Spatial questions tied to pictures
= = =

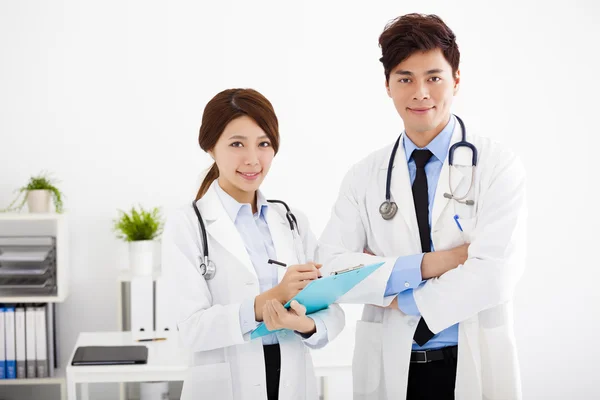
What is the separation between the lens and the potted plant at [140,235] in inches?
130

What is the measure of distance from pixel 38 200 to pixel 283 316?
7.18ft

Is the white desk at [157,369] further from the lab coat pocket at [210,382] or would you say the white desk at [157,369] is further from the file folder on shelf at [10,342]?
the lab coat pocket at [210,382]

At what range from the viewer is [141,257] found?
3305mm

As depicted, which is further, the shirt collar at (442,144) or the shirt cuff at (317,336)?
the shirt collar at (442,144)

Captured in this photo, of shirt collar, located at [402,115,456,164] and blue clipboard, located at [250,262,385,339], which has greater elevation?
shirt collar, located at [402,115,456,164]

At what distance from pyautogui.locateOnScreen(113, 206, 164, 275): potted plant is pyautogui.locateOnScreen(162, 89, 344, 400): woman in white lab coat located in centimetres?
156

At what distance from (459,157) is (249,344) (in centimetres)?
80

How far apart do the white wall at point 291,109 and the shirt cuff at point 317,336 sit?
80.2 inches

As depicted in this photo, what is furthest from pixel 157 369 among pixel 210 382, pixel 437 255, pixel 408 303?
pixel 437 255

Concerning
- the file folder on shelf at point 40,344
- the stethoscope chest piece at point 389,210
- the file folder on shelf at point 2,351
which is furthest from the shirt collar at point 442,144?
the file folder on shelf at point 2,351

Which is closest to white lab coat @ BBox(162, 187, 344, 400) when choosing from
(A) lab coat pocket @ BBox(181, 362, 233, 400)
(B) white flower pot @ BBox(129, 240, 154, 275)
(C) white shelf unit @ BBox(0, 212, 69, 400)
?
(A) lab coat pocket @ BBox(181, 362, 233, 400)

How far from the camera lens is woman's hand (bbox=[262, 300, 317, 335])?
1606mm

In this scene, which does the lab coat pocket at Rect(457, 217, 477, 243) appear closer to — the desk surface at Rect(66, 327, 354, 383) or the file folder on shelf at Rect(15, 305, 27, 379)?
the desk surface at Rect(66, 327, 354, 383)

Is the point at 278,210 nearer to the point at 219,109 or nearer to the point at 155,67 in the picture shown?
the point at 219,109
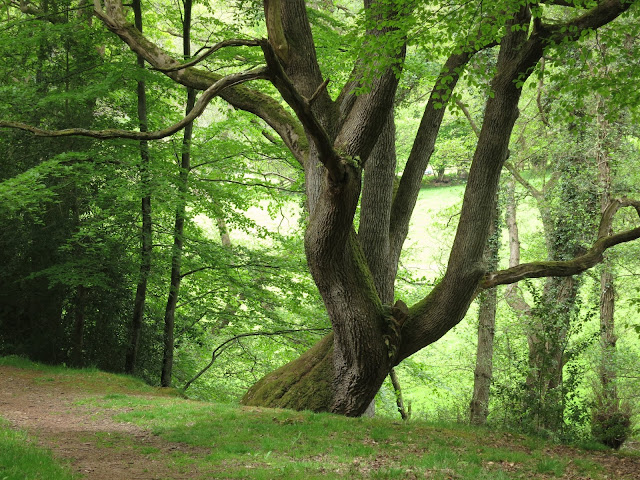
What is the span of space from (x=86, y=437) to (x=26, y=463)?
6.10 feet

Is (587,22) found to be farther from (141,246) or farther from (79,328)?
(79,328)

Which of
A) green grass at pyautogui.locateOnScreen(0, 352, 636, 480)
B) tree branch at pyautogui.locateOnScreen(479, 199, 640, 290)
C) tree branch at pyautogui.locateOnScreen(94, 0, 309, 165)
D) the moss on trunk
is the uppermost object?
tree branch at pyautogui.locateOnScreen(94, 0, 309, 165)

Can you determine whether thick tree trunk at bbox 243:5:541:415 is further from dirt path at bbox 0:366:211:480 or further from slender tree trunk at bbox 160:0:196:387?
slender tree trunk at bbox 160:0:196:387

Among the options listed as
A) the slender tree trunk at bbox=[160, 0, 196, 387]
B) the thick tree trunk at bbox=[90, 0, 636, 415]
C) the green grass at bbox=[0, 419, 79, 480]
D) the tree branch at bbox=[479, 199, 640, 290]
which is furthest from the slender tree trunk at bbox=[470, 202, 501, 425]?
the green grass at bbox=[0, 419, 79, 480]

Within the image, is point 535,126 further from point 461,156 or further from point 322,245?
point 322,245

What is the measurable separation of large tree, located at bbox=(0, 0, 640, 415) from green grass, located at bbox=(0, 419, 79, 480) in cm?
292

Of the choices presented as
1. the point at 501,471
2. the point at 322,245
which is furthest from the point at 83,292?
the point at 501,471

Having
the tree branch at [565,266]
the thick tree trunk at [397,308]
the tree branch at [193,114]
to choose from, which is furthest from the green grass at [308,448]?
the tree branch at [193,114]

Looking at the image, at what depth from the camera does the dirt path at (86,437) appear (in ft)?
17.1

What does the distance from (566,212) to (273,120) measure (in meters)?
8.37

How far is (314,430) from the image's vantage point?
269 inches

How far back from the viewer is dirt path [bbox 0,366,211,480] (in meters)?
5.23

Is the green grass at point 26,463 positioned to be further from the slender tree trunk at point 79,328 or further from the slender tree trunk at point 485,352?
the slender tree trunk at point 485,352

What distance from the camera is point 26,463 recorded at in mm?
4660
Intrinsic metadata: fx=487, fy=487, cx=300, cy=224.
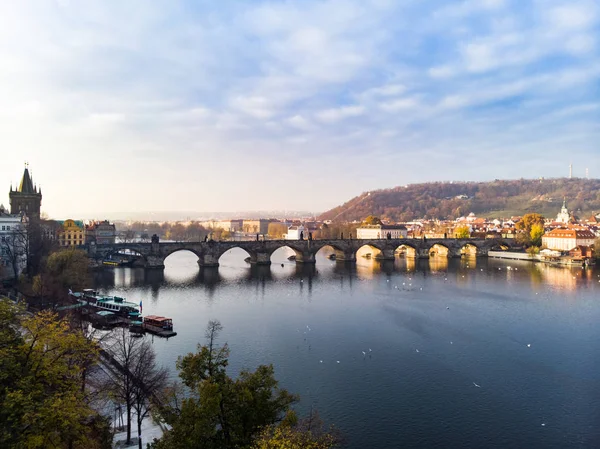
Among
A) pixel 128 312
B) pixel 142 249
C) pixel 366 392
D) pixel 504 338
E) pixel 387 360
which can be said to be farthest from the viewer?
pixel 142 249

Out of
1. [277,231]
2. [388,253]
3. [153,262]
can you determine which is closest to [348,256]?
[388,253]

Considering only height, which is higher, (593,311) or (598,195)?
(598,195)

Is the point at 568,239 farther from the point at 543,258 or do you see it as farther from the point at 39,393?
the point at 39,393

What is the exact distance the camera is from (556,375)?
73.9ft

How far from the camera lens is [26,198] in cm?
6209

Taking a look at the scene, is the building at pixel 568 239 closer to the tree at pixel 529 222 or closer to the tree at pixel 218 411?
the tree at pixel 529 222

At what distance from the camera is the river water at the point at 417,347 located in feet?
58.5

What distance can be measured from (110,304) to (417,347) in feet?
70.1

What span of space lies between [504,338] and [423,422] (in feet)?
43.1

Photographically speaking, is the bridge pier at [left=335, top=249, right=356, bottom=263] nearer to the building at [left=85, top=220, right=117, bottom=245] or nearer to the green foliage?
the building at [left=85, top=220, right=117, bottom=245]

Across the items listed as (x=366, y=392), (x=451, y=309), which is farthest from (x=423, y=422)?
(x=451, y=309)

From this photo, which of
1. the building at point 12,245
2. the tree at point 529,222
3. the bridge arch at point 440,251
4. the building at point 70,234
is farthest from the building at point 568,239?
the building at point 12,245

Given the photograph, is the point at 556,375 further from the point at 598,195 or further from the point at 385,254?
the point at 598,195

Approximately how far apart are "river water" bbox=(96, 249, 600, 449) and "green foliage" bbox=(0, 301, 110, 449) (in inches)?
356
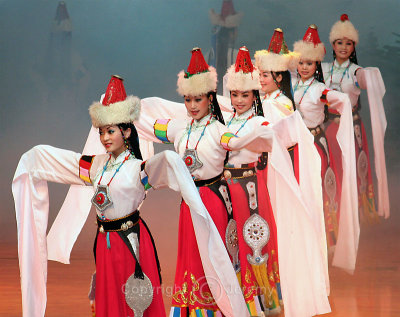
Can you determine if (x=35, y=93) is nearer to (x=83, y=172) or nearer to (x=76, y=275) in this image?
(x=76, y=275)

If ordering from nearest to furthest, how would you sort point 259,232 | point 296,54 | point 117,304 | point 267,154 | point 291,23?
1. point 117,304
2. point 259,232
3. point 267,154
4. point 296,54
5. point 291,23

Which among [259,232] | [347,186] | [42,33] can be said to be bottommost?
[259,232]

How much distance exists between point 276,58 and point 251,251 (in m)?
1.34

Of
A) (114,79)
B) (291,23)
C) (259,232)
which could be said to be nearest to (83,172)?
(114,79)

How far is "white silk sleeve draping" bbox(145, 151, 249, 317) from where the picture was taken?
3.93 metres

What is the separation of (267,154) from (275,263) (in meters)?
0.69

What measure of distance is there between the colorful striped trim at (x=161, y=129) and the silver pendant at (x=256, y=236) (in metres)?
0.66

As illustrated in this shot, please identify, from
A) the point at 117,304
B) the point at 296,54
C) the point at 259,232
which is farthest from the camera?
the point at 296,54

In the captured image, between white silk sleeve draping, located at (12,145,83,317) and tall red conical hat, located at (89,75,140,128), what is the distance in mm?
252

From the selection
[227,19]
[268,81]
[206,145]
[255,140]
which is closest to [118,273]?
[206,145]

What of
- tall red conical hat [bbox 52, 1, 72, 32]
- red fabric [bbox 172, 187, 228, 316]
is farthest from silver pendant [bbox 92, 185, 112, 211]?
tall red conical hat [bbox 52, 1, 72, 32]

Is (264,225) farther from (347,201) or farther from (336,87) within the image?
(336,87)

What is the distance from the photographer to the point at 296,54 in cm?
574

= = =

## Exercise prompt
Print out the material word for word, omitting the pictures.

## Response below
What is the separation between the lens and the potted plant at [140,235] in inches?
130

What is the measure of distance from pixel 38 200 to pixel 283 316?
7.18ft

Is the white desk at [157,369] further from the lab coat pocket at [210,382] or would you say the white desk at [157,369] is further from the file folder on shelf at [10,342]?
the lab coat pocket at [210,382]

At what range from the viewer is [141,257] found?
3305mm

As depicted, which is further, the shirt collar at (442,144) or the shirt cuff at (317,336)?
the shirt collar at (442,144)

Captured in this photo, of shirt collar, located at [402,115,456,164] and blue clipboard, located at [250,262,385,339], which has greater elevation?
shirt collar, located at [402,115,456,164]

At what distance from pyautogui.locateOnScreen(113, 206, 164, 275): potted plant is pyautogui.locateOnScreen(162, 89, 344, 400): woman in white lab coat located in centimetres?
156

At what distance from (459,157) is (249,344) (in centimetres)?
80

How far apart do the white wall at point 291,109 and the shirt cuff at point 317,336 sit?
80.2 inches

As depicted in this photo, what is furthest from pixel 157 369 among pixel 210 382, pixel 437 255, pixel 408 303?
pixel 437 255

Concerning
- the file folder on shelf at point 40,344
- the stethoscope chest piece at point 389,210
- the file folder on shelf at point 2,351
which is furthest from the shirt collar at point 442,144?
the file folder on shelf at point 2,351

Which is closest to white lab coat @ BBox(162, 187, 344, 400) when choosing from
(A) lab coat pocket @ BBox(181, 362, 233, 400)
(B) white flower pot @ BBox(129, 240, 154, 275)
(C) white shelf unit @ BBox(0, 212, 69, 400)
?
(A) lab coat pocket @ BBox(181, 362, 233, 400)

How far from the camera lens is woman's hand (bbox=[262, 300, 317, 335])?
1606mm

In this scene, which does the lab coat pocket at Rect(457, 217, 477, 243) appear closer to — the desk surface at Rect(66, 327, 354, 383) or the file folder on shelf at Rect(15, 305, 27, 379)?
the desk surface at Rect(66, 327, 354, 383)

Is the point at 278,210 nearer to the point at 219,109 or nearer to the point at 155,67 in the picture shown?
the point at 219,109
What is the span of space from (x=86, y=437) to (x=26, y=463)?
6.10 feet

Is (587,22) found to be farther from (141,246) or farther from (79,328)?
(79,328)

Which of
A) green grass at pyautogui.locateOnScreen(0, 352, 636, 480)
B) tree branch at pyautogui.locateOnScreen(479, 199, 640, 290)
C) tree branch at pyautogui.locateOnScreen(94, 0, 309, 165)
D) the moss on trunk
is the uppermost object?
tree branch at pyautogui.locateOnScreen(94, 0, 309, 165)

Can you determine whether thick tree trunk at bbox 243:5:541:415 is further from dirt path at bbox 0:366:211:480 or further from slender tree trunk at bbox 160:0:196:387?
slender tree trunk at bbox 160:0:196:387

Among the options listed as
A) the slender tree trunk at bbox=[160, 0, 196, 387]
B) the thick tree trunk at bbox=[90, 0, 636, 415]
C) the green grass at bbox=[0, 419, 79, 480]
D) the tree branch at bbox=[479, 199, 640, 290]
which is furthest from the slender tree trunk at bbox=[470, 202, 501, 425]?
the green grass at bbox=[0, 419, 79, 480]

Within the image, is point 535,126 further from point 461,156 or further from point 322,245?
point 322,245

What is the measurable separation of large tree, located at bbox=(0, 0, 640, 415) from green grass, located at bbox=(0, 419, 79, 480) in cm?
292

Of the choices presented as
1. the point at 501,471
2. the point at 322,245
which is furthest from the point at 83,292?
the point at 501,471

Having
the tree branch at [565,266]
the thick tree trunk at [397,308]
the tree branch at [193,114]
to choose from, which is furthest from the green grass at [308,448]?
the tree branch at [193,114]

Looking at the image, at what depth from the camera does the dirt path at (86,437) appear (in ft)?
17.1

What does the distance from (566,212) to (273,120) measure (in meters)?
8.37

How far is (314,430) from the image's vantage point?
269 inches

How far back from the viewer is dirt path [bbox 0,366,211,480] (in meters)?
5.23

Is the green grass at point 26,463 positioned to be further from the slender tree trunk at point 79,328 or further from the slender tree trunk at point 485,352?
the slender tree trunk at point 485,352

What distance from the camera is point 26,463 recorded at in mm?
4660
Intrinsic metadata: fx=487, fy=487, cx=300, cy=224.
Among
A) pixel 128 312
B) pixel 142 249
C) pixel 366 392
D) pixel 504 338
E) pixel 387 360
which can be said to be farthest from the viewer?
pixel 142 249

Out of
1. [277,231]
2. [388,253]
3. [153,262]
can you determine which is closest to [348,256]?
[388,253]

Considering only height, which is higher, (593,311) or (598,195)?
(598,195)

Is the point at 568,239 farther from the point at 543,258 or do you see it as farther from the point at 39,393?
the point at 39,393

What is the exact distance the camera is from (556,375)?
73.9ft

How far from the camera lens is [26,198] in cm?
6209

Taking a look at the scene, is the building at pixel 568 239 closer to the tree at pixel 529 222 or closer to the tree at pixel 218 411?
the tree at pixel 529 222

At what distance from the camera is the river water at the point at 417,347 located in feet?
58.5

What distance can be measured from (110,304) to (417,347) in feet?
70.1

What span of space lies between [504,338] and [423,422] (in feet)?
43.1

Photographically speaking, is the bridge pier at [left=335, top=249, right=356, bottom=263] nearer to the building at [left=85, top=220, right=117, bottom=245] or nearer to the green foliage?
the building at [left=85, top=220, right=117, bottom=245]

Across the items listed as (x=366, y=392), (x=451, y=309), which is farthest from (x=423, y=422)?
(x=451, y=309)

From this photo, which of
1. the building at point 12,245
2. the tree at point 529,222
3. the bridge arch at point 440,251
4. the building at point 70,234
is farthest from the building at point 568,239?
the building at point 12,245

Given the photograph, is the point at 556,375 further from the point at 598,195 or further from the point at 385,254?
the point at 598,195

Approximately how far apart are "river water" bbox=(96, 249, 600, 449) and "green foliage" bbox=(0, 301, 110, 449) (in inches)?
356
Can you determine if (x=35, y=93) is nearer to (x=83, y=172) or nearer to (x=76, y=275) in this image?
(x=76, y=275)

If ordering from nearest to furthest, how would you sort point 259,232 | point 296,54 | point 117,304 | point 267,154 | point 291,23?
1. point 117,304
2. point 259,232
3. point 267,154
4. point 296,54
5. point 291,23

Which among [259,232] | [347,186] | [42,33] can be said to be bottommost?
[259,232]

How much distance exists between point 276,58 and point 251,251 (in m)?
1.34

Of
A) (114,79)
B) (291,23)
C) (259,232)
which could be said to be nearest to (83,172)?
(114,79)

How far is "white silk sleeve draping" bbox(145, 151, 249, 317) from where the picture was taken?
3.93 metres

What is the separation of (267,154) from (275,263) (in meters)?
0.69

What measure of distance is there between the colorful striped trim at (x=161, y=129) and the silver pendant at (x=256, y=236) (in metres)?
0.66

As illustrated in this shot, please identify, from
A) the point at 117,304
B) the point at 296,54
C) the point at 259,232
which is farthest from the camera?
the point at 296,54

In the captured image, between white silk sleeve draping, located at (12,145,83,317) and tall red conical hat, located at (89,75,140,128), what is the distance in mm?
252

From the selection
[227,19]
[268,81]
[206,145]
[255,140]
which is closest to [118,273]?
[206,145]

What of
- tall red conical hat [bbox 52, 1, 72, 32]
- red fabric [bbox 172, 187, 228, 316]
is farthest from silver pendant [bbox 92, 185, 112, 211]?
tall red conical hat [bbox 52, 1, 72, 32]

Is (264,225) farther from (347,201) or farther from (336,87) within the image?
(336,87)

What is the distance from the photographer to the point at 296,54 in cm?
574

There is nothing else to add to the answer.